Written request ->
Convert the stretch of entries from the line containing "How widely are" through the end of the entries into a JSON list of strings, one string per line, leaving out blank lines.

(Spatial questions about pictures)
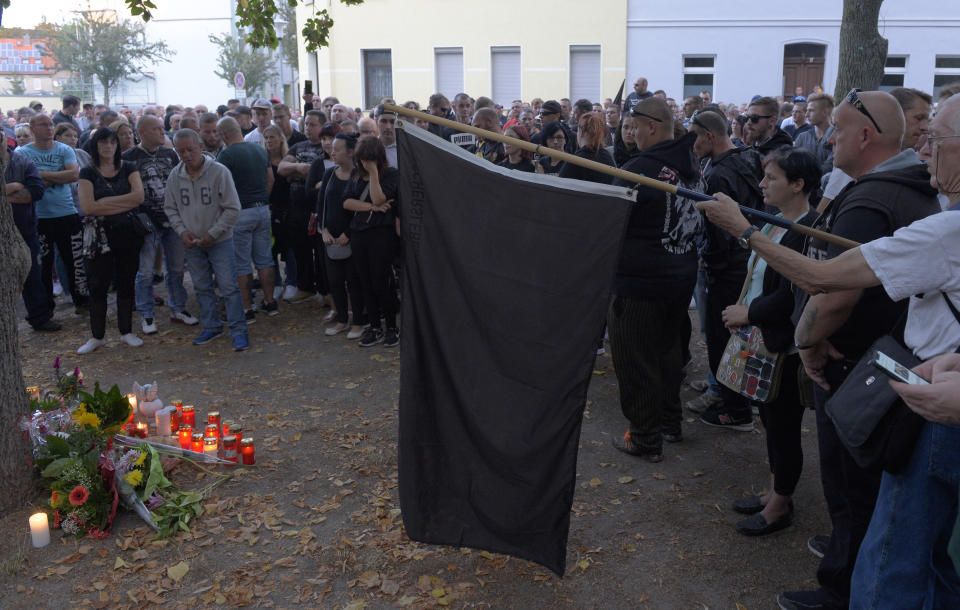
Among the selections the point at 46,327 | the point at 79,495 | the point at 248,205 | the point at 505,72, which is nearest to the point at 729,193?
the point at 79,495

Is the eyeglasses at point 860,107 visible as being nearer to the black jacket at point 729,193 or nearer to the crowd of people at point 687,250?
the crowd of people at point 687,250

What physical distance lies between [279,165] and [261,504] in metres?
5.57

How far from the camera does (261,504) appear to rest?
16.1 ft

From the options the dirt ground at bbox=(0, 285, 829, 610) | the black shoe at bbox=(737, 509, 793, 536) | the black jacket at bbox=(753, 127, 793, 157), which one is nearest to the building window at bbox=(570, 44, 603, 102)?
the black jacket at bbox=(753, 127, 793, 157)

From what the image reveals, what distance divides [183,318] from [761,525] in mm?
7061

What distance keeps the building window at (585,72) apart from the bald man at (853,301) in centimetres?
2431

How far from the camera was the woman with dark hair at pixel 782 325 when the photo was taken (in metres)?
4.10

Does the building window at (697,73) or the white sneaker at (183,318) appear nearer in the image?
the white sneaker at (183,318)

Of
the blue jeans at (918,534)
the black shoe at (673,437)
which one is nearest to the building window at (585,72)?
the black shoe at (673,437)

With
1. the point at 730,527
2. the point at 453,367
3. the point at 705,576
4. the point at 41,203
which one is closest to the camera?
the point at 453,367

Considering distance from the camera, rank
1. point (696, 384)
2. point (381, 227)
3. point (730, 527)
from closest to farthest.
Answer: point (730, 527) → point (696, 384) → point (381, 227)

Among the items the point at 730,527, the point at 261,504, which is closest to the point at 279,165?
the point at 261,504

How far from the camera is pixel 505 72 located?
90.6ft

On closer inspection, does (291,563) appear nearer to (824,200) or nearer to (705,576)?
(705,576)
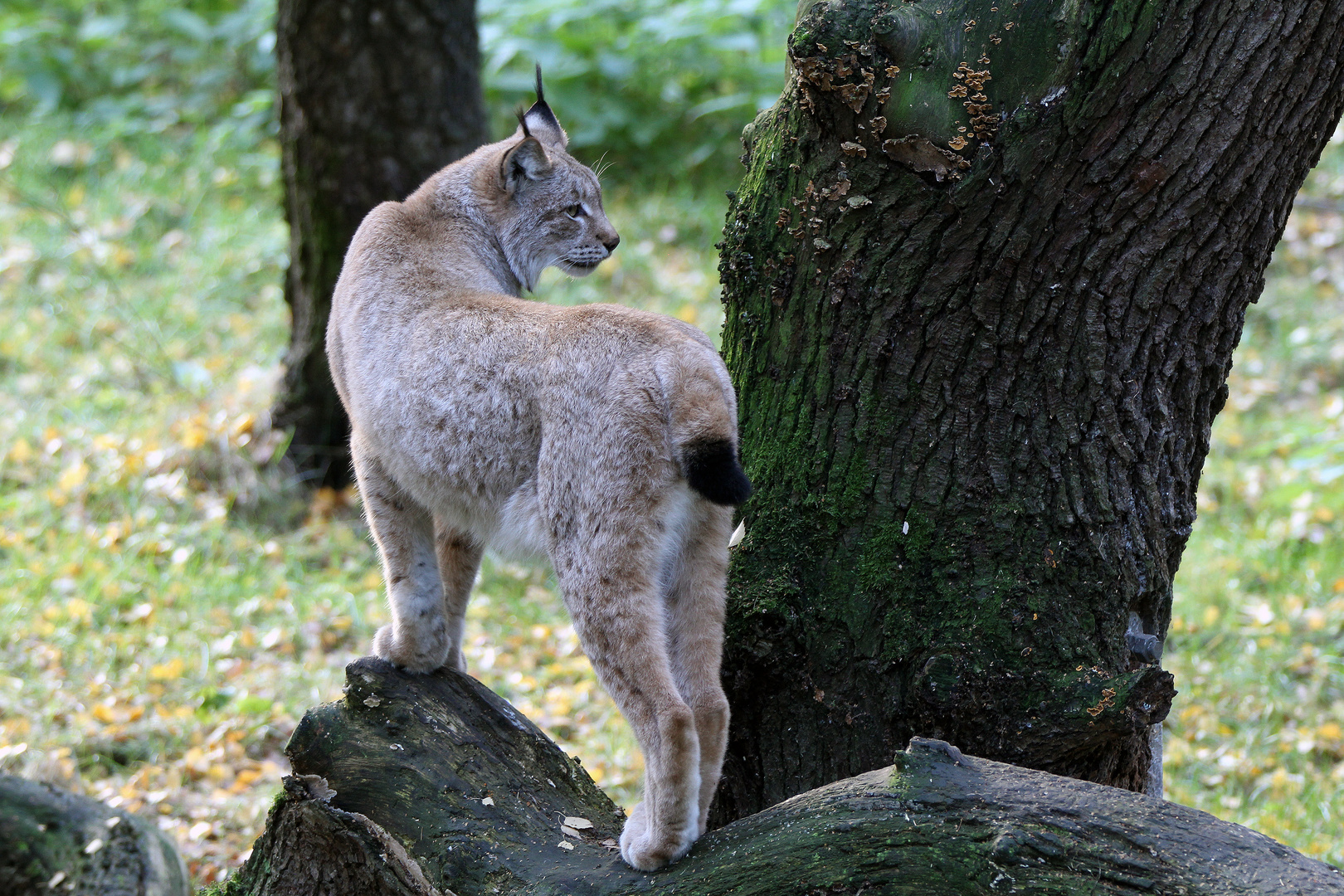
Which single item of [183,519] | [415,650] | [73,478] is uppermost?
[415,650]

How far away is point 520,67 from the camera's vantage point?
9.80 meters

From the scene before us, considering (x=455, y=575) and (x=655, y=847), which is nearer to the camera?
(x=655, y=847)

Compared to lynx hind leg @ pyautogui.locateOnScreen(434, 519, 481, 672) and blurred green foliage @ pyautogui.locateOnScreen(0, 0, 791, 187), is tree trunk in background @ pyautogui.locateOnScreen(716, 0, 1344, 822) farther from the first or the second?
blurred green foliage @ pyautogui.locateOnScreen(0, 0, 791, 187)

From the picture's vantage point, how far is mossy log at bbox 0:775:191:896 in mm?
3037

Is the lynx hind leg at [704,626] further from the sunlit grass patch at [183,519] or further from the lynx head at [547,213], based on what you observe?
the sunlit grass patch at [183,519]

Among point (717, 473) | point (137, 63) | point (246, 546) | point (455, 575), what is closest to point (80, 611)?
point (246, 546)

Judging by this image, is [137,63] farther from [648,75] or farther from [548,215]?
[548,215]

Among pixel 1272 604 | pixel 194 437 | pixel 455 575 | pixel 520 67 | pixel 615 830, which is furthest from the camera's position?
pixel 520 67

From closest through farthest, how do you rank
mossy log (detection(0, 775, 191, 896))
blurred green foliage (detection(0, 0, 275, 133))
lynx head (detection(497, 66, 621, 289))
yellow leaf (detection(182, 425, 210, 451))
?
mossy log (detection(0, 775, 191, 896))
lynx head (detection(497, 66, 621, 289))
yellow leaf (detection(182, 425, 210, 451))
blurred green foliage (detection(0, 0, 275, 133))

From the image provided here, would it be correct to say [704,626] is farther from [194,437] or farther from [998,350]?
[194,437]

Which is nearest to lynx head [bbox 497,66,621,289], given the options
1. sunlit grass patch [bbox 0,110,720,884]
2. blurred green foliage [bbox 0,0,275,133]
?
sunlit grass patch [bbox 0,110,720,884]

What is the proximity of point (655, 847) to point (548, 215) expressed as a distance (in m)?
2.07

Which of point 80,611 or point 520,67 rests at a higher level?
point 520,67

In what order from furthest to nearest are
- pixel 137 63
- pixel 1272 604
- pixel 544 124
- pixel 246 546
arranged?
pixel 137 63, pixel 246 546, pixel 1272 604, pixel 544 124
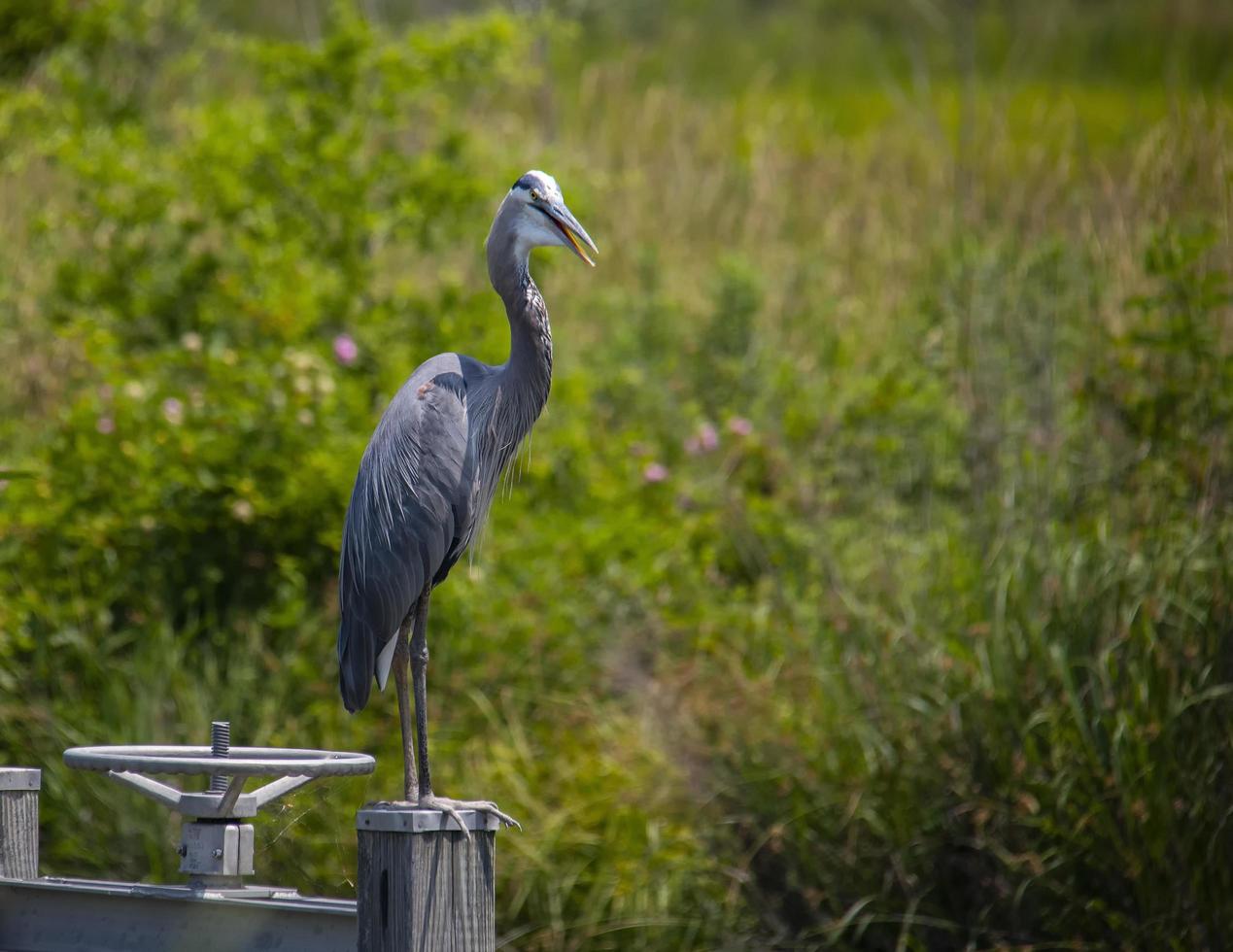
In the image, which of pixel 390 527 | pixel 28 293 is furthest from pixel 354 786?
pixel 28 293

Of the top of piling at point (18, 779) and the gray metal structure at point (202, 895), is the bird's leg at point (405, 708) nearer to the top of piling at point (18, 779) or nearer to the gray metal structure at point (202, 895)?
the gray metal structure at point (202, 895)

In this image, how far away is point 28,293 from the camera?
276 inches

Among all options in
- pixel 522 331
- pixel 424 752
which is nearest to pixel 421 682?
pixel 424 752

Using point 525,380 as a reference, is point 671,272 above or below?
above

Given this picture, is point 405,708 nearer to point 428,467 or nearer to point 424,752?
point 424,752

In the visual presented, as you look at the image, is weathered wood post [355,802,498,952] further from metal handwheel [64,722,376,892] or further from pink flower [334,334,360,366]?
pink flower [334,334,360,366]

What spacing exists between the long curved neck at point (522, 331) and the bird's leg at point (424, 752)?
1.42 ft

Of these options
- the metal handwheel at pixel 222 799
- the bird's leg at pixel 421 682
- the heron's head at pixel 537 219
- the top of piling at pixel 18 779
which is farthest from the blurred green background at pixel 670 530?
the heron's head at pixel 537 219

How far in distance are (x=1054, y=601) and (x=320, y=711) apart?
2.31 m

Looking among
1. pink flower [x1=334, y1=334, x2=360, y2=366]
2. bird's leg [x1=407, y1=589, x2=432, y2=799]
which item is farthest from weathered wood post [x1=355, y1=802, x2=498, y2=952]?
pink flower [x1=334, y1=334, x2=360, y2=366]

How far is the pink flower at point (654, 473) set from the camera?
234 inches

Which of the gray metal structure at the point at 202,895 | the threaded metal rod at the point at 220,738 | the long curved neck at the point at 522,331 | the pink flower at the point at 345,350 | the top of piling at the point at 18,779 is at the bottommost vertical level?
the gray metal structure at the point at 202,895

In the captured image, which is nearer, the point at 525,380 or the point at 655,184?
the point at 525,380

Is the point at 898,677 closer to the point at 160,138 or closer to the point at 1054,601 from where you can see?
the point at 1054,601
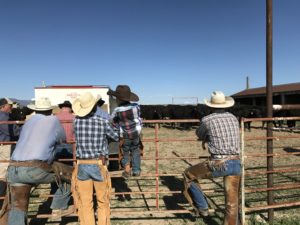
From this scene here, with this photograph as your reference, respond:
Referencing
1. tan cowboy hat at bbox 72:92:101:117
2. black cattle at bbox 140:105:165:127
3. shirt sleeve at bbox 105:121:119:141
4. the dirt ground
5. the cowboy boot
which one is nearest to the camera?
tan cowboy hat at bbox 72:92:101:117

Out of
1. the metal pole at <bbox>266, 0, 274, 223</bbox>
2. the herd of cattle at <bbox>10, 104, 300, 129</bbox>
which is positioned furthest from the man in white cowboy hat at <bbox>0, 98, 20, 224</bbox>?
the herd of cattle at <bbox>10, 104, 300, 129</bbox>

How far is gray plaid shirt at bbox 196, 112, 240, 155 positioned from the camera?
144 inches

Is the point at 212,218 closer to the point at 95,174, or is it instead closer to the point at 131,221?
the point at 131,221

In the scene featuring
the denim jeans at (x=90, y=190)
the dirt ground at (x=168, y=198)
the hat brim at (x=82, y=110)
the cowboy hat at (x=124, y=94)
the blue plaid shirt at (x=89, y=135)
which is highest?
the cowboy hat at (x=124, y=94)

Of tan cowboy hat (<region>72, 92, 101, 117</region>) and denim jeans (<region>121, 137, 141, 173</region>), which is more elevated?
tan cowboy hat (<region>72, 92, 101, 117</region>)

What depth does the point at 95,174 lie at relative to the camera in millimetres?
3572

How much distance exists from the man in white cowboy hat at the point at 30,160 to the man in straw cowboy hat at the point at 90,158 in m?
0.31

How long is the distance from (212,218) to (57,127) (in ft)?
8.82

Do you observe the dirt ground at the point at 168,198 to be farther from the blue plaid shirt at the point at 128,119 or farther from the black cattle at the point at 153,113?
the black cattle at the point at 153,113

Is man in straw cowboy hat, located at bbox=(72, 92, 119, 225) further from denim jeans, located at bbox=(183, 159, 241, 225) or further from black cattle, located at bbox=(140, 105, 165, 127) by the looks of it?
black cattle, located at bbox=(140, 105, 165, 127)

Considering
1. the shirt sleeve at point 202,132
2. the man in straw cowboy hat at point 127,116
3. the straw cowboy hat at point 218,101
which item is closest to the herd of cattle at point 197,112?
the man in straw cowboy hat at point 127,116

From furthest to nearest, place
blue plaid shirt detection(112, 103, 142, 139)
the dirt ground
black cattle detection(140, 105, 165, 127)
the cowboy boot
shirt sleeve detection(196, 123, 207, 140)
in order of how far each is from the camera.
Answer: black cattle detection(140, 105, 165, 127) < the dirt ground < the cowboy boot < blue plaid shirt detection(112, 103, 142, 139) < shirt sleeve detection(196, 123, 207, 140)

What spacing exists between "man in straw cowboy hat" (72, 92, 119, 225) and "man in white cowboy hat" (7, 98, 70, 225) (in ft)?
1.00

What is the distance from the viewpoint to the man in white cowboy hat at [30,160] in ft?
11.3
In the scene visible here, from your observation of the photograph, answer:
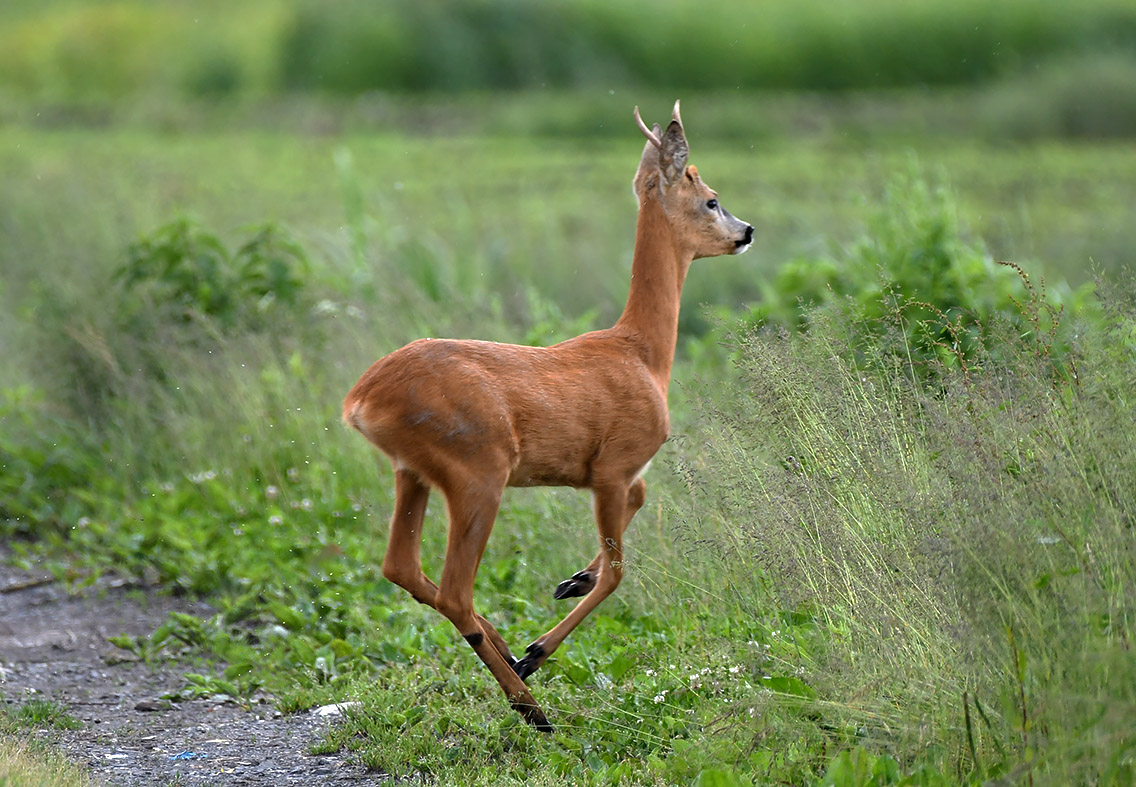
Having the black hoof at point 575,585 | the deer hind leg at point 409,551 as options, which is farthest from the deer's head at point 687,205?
the deer hind leg at point 409,551

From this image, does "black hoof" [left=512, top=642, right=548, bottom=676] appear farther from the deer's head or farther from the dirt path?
the deer's head

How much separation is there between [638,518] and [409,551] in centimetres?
141

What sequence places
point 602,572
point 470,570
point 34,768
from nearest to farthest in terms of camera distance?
1. point 34,768
2. point 470,570
3. point 602,572

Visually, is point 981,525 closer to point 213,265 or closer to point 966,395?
point 966,395

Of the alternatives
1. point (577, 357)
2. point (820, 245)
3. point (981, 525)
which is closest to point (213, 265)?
point (577, 357)

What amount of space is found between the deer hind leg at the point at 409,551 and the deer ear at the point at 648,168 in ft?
4.89

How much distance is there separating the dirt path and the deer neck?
6.18ft

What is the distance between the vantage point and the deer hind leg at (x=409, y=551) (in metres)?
4.91

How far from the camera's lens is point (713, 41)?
33469mm

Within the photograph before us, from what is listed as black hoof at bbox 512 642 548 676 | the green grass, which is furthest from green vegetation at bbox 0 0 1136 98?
black hoof at bbox 512 642 548 676

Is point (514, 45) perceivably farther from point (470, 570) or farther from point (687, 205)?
point (470, 570)

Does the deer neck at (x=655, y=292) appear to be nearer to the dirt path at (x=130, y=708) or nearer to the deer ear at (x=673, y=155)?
the deer ear at (x=673, y=155)

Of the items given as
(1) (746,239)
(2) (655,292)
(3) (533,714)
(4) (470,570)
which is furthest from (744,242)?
(3) (533,714)

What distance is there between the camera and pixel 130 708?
5.48m
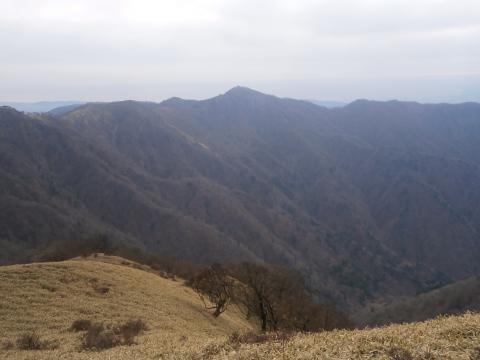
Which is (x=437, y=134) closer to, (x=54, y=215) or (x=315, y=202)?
(x=315, y=202)

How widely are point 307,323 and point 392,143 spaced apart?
161579mm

Result for this task ->
[
  "How widely are point 307,323 and point 392,143 spaced apart?",
  "161579mm"
]